PROMPT: Can you reproduce each of the entries below word for word, with no changes?

GIVEN DATA:
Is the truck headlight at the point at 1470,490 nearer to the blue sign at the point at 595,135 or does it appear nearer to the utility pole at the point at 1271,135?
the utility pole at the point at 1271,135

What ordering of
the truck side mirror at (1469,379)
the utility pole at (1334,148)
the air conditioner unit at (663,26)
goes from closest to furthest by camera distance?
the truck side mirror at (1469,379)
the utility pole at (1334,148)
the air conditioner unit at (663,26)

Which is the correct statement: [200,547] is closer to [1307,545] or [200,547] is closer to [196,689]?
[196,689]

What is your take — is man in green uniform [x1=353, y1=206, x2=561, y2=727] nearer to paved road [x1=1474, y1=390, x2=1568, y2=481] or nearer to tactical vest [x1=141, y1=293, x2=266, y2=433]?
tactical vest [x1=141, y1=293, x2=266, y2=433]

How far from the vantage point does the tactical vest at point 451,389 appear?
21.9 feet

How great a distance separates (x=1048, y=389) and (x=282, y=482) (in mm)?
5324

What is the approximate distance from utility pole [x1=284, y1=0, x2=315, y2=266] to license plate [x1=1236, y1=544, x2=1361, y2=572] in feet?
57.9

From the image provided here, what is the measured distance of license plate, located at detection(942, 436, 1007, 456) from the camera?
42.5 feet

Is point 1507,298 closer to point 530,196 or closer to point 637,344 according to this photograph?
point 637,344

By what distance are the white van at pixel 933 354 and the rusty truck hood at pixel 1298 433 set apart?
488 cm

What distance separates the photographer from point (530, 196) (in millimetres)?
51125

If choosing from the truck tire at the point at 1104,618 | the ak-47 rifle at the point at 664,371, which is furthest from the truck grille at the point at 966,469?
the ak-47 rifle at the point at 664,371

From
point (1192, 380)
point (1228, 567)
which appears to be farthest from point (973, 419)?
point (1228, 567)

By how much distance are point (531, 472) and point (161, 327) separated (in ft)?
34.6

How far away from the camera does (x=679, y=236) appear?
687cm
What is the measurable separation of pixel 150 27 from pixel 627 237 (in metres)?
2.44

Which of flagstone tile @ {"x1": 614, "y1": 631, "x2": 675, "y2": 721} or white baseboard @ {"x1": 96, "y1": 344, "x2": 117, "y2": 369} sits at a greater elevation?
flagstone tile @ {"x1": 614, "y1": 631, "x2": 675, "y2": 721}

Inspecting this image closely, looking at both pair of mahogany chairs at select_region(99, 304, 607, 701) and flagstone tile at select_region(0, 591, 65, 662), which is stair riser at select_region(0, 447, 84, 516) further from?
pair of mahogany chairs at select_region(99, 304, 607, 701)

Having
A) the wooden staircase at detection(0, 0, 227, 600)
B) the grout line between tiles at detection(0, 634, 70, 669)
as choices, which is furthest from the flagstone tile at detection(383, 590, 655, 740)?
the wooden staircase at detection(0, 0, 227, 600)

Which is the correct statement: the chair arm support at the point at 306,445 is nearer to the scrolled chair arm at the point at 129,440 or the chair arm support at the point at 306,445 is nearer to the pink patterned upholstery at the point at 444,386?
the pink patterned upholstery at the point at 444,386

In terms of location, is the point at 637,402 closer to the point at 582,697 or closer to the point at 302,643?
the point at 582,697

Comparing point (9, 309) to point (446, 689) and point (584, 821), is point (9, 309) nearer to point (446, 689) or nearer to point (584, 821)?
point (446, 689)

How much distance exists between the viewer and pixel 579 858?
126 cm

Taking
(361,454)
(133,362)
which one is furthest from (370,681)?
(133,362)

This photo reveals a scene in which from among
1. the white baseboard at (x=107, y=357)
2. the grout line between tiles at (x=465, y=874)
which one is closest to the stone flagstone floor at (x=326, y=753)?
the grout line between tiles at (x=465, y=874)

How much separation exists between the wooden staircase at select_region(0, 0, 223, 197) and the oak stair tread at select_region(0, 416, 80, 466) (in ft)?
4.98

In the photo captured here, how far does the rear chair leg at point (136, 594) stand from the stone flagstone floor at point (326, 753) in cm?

WRITTEN ANSWER:
Is the truck headlight at the point at 1470,490 nearer to the blue sign at the point at 595,135 or does it appear nearer to the utility pole at the point at 1271,135?
the utility pole at the point at 1271,135

What ordering of
the truck side mirror at (1469,379)
the utility pole at (1334,148)
the air conditioner unit at (663,26)
goes from closest to furthest by camera distance?
the truck side mirror at (1469,379)
the utility pole at (1334,148)
the air conditioner unit at (663,26)

Which is the correct statement: [200,547] is closer to [1307,545] or [200,547] is closer to [196,689]?
[196,689]

What is your take — is man in green uniform [x1=353, y1=206, x2=561, y2=727] nearer to paved road [x1=1474, y1=390, x2=1568, y2=481] or nearer to tactical vest [x1=141, y1=293, x2=266, y2=433]?
tactical vest [x1=141, y1=293, x2=266, y2=433]

How far from the vantage point does the tactical vest at point 451,389 appear?
21.9 feet

How great a distance separates (x=1048, y=389) and (x=282, y=482) (in mm)?
5324

What is the approximate distance from utility pole [x1=284, y1=0, x2=315, y2=266] to license plate [x1=1236, y1=544, x2=1361, y2=572] in feet?
57.9

From the image provided here, what is the measured distance of license plate, located at detection(942, 436, 1007, 456) from the camera?
42.5 feet

Is point 1507,298 closer to point 530,196 or closer to point 637,344 according to this photograph?
point 637,344

By what distance are the white van at pixel 933 354 and the rusty truck hood at pixel 1298 433 set apart?
488 cm

What distance separates the photographer from point (530, 196) (in millimetres)?
51125

If choosing from the truck tire at the point at 1104,618 | the ak-47 rifle at the point at 664,371, which is furthest from the truck grille at the point at 966,469?
the ak-47 rifle at the point at 664,371

From
point (1192, 380)
point (1228, 567)
which appears to be farthest from point (973, 419)?
point (1228, 567)

By how much distance are point (531, 472) and point (161, 327) separated (in ft)?
34.6

How far away from the camera does (x=679, y=236) appear?
687cm
What is the measurable separation of pixel 150 27 from pixel 627 237 (in metres)?
2.44

Which of flagstone tile @ {"x1": 614, "y1": 631, "x2": 675, "y2": 721} or white baseboard @ {"x1": 96, "y1": 344, "x2": 117, "y2": 369} sits at a greater elevation?
flagstone tile @ {"x1": 614, "y1": 631, "x2": 675, "y2": 721}

Inspecting this image closely, looking at both pair of mahogany chairs at select_region(99, 304, 607, 701) and flagstone tile at select_region(0, 591, 65, 662), which is stair riser at select_region(0, 447, 84, 516) further from?
pair of mahogany chairs at select_region(99, 304, 607, 701)

Having
A) the wooden staircase at detection(0, 0, 227, 600)
B) the grout line between tiles at detection(0, 634, 70, 669)
as choices, which is furthest from the flagstone tile at detection(383, 590, 655, 740)?
the wooden staircase at detection(0, 0, 227, 600)

Which is the correct statement: the chair arm support at the point at 306,445 is nearer to the scrolled chair arm at the point at 129,440 or the chair arm support at the point at 306,445 is nearer to the pink patterned upholstery at the point at 444,386?
the pink patterned upholstery at the point at 444,386

In terms of location, is the point at 637,402 closer to the point at 582,697 or closer to the point at 302,643?
the point at 582,697

Comparing point (9, 309) to point (446, 689) and point (584, 821), is point (9, 309) nearer to point (446, 689) or nearer to point (584, 821)?
point (446, 689)

How much distance exists between the viewer and pixel 579 858?
126 cm

Taking
(361,454)
(133,362)
which one is furthest from (370,681)?
(133,362)

This photo reveals a scene in which from among
1. the white baseboard at (x=107, y=357)
2. the grout line between tiles at (x=465, y=874)
which one is closest to the stone flagstone floor at (x=326, y=753)?
the grout line between tiles at (x=465, y=874)

How much separation exists between the wooden staircase at select_region(0, 0, 223, 197) and the oak stair tread at select_region(0, 416, 80, 466) (in ft)?
4.98

In the photo captured here, how far does the rear chair leg at point (136, 594) stand from the stone flagstone floor at point (326, 753) in cm?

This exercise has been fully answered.